I genitori non erano indagati

Gli inquirenti hanno confermato che nei confronti dei due coniugi non era stato emesso alcun avviso di garanzia né risultavano iscrizioni nel registro degli indagati. Non erano previsti interrogatori formali finalizzati a ipotizzare un loro coinvolgimento attivo nel femminicidio o nell’occultamento del corpo di Federica Torzullo.

Pasquale Carlomagno e Maria Messenio erano stati ascoltati dai carabinieri nei giorni immediatamente successivi alla denuncia di scomparsa della donna, ma esclusivamente come persone informate sui fatti. Le loro dichiarazioni, secondo la Procura, erano basate su una versione dei fatti fornita loro dal figlio, rivelatasi successivamente falsa.
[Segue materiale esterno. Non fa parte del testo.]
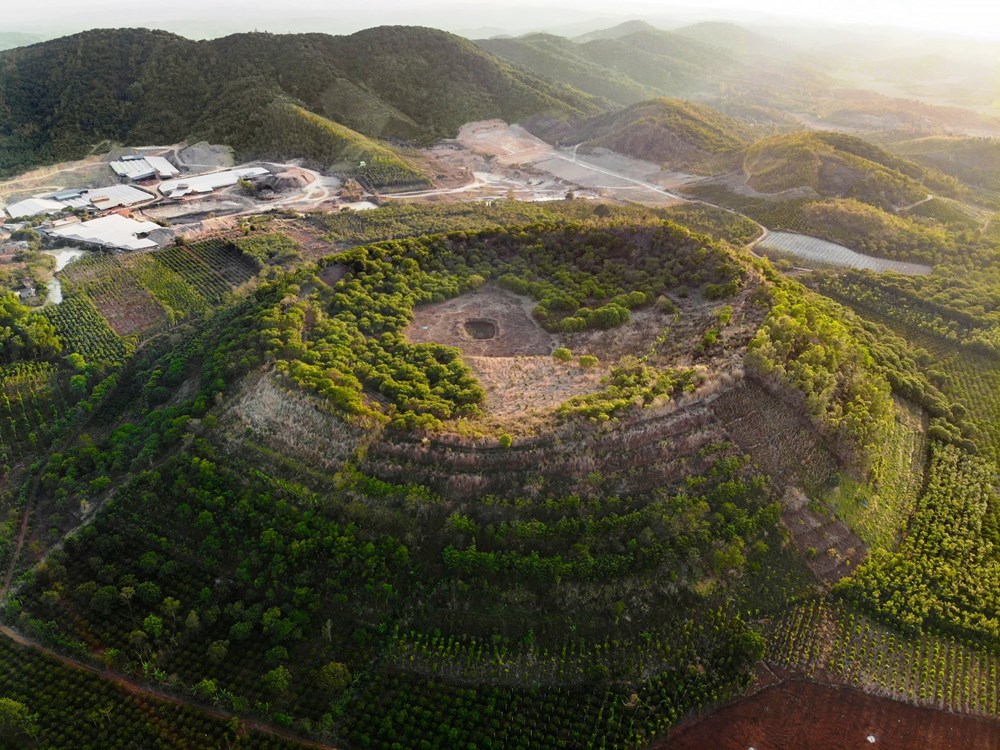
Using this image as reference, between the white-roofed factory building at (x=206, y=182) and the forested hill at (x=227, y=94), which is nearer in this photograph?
the white-roofed factory building at (x=206, y=182)

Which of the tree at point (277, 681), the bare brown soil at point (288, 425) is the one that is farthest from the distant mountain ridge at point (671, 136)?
the tree at point (277, 681)

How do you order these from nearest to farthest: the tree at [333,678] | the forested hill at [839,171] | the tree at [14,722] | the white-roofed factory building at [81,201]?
the tree at [14,722], the tree at [333,678], the white-roofed factory building at [81,201], the forested hill at [839,171]

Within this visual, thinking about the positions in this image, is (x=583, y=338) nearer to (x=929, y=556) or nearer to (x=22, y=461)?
(x=929, y=556)

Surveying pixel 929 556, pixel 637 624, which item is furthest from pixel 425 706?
pixel 929 556

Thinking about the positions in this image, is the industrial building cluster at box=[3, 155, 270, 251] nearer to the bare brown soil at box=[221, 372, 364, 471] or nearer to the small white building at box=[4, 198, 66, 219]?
the small white building at box=[4, 198, 66, 219]

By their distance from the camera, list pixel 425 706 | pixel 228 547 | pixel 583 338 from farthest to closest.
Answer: pixel 583 338
pixel 228 547
pixel 425 706

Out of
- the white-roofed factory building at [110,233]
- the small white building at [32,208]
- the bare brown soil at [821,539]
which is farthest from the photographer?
the small white building at [32,208]

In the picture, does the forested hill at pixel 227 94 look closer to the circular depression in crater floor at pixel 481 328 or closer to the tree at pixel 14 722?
the circular depression in crater floor at pixel 481 328
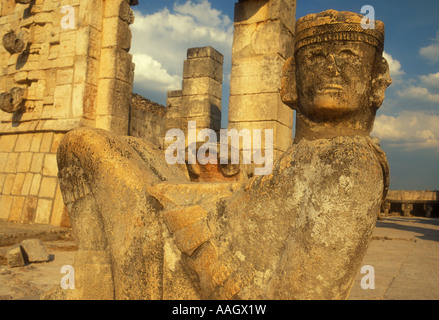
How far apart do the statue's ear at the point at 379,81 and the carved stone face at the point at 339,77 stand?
0.10 ft

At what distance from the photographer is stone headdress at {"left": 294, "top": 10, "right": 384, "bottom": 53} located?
171 centimetres

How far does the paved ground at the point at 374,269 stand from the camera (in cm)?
302

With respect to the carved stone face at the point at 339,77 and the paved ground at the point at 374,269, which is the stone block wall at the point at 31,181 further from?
the carved stone face at the point at 339,77

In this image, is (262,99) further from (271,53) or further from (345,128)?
(345,128)

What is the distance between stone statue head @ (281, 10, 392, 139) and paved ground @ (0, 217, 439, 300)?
1.63 m

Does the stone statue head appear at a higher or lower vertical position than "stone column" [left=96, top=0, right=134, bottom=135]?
lower

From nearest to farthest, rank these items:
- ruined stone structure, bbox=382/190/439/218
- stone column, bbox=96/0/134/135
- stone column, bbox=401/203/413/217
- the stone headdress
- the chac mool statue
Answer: the chac mool statue < the stone headdress < stone column, bbox=96/0/134/135 < ruined stone structure, bbox=382/190/439/218 < stone column, bbox=401/203/413/217

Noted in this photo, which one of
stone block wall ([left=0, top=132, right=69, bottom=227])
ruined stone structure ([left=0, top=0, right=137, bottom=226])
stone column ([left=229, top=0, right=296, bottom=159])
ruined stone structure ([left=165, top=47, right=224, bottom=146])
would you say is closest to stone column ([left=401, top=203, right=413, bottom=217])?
ruined stone structure ([left=165, top=47, right=224, bottom=146])

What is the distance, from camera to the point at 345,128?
178 centimetres

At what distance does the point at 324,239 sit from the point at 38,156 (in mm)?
6183

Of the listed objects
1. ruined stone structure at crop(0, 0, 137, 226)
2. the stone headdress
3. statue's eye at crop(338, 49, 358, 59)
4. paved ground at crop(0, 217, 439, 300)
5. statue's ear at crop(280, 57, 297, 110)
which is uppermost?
ruined stone structure at crop(0, 0, 137, 226)

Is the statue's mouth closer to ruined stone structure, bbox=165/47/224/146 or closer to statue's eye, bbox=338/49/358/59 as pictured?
statue's eye, bbox=338/49/358/59

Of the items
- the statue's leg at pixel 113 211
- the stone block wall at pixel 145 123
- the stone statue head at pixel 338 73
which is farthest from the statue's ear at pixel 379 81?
the stone block wall at pixel 145 123
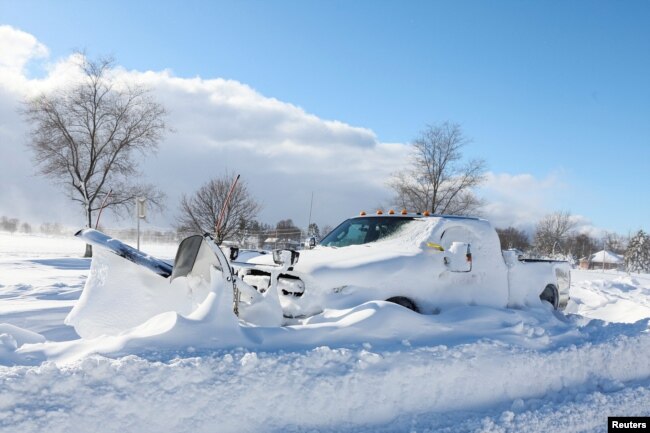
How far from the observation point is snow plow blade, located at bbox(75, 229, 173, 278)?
4.76m

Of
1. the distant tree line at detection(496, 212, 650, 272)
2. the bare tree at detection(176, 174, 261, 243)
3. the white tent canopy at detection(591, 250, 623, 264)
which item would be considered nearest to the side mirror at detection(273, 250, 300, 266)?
the bare tree at detection(176, 174, 261, 243)

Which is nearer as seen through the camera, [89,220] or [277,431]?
[277,431]

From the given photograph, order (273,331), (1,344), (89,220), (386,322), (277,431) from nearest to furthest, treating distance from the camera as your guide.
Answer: (277,431) → (1,344) → (273,331) → (386,322) → (89,220)

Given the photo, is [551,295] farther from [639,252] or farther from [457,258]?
[639,252]

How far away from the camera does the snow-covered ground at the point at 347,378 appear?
10.1ft

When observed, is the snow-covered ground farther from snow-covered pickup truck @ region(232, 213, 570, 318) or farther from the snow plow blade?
the snow plow blade

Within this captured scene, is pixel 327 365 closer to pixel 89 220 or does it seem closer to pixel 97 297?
pixel 97 297

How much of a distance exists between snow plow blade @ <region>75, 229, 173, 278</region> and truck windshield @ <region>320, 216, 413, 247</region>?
7.71 ft

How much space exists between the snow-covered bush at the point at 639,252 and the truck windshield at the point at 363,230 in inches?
2652

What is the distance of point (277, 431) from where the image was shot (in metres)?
3.29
Nessun depistaggio volontario

Le autorità hanno escluso qualsiasi forma di depistaggio consapevole. I genitori avrebbero riferito agli investigatori quanto appreso da Claudio Carlomagno, convinti di raccontare la verità. Solo in un secondo momento, grazie agli accertamenti tecnici su celle telefoniche, tracciati digitali e telecamere di sorveglianza, quelle versioni sono state smentite.

In particolare, le immagini acquisite mostrano il padre dell’indagato recarsi nei pressi dell’abitazione la mattina del delitto, ma senza entrare in casa. Secondo quanto ricostruito, il figlio gli avrebbe impedito l’accesso con una scusa, limitando l’incontro a pochi istanti all’esterno.

La pressione mediatica e il doppio suicidio

Il clima di forte esposizione mediatica e l’ondata di odio riversata sui social network avrebbero contribuito a creare una pressione psicologica insostenibile. Dopo l’arresto del figlio, Pasquale Carlomagno e Maria Messenio sarebbero stati bersaglio di insulti e accuse, nonostante l’assenza di qualsiasi coinvolgimento giudiziario.

Il ritrovamento dei loro corpi nel giardino della villa di via Tevere ha segnato un ulteriore e drammatico epilogo. La Procura ha aperto un fascicolo per istigazione al suicidio, un atto dovuto per accertare l’eventuale rilevanza penale dei messaggi intimidatori ricevuti dalla coppia nei giorni precedenti.

Sequestri e accertamenti in corso

L’abitazione dei coniugi è stata posta sotto sequestro e sono state disposte le autopsie sui corpi, nonostante l’ipotesi del suicidio non sia mai stata messa seriamente in dubbio. Gli accertamenti servono a escludere definitivamente altre ricostruzioni e a completare il quadro investigativo.

Parallelamente, le indagini sul femminicidio proseguono. Il Nucleo Investigativo di Ostia sta analizzando la copia forense del telefono di Claudio Carlomagno, ritenuta decisiva per ricostruire le ore precedenti e successive all’omicidio di Federica Torzullo, il cui corpo è stato rinvenuto il 18 gennaio in un terreno vicino all’azienda di famiglia.

La situazione in carcere e il futuro del figlio minore

Claudio Agostino Carlomagno si trova attualmente in carcere sotto stretta sorveglianza, soprattutto dopo aver appreso della morte dei genitori. Fonti giudiziarie lo descrivono come profondamente provato, ma non pentito per il gesto commesso.

Al centro dell’attenzione resta ora il figlio minore della coppia. La sua tutela è considerata la priorità assoluta sia dai familiari rimasti sia dalle istituzioni e dai servizi sociali, chiamati a gestire le conseguenze di una tragedia familiare che ha lasciato ferite profonde e difficilmente rimarginabili.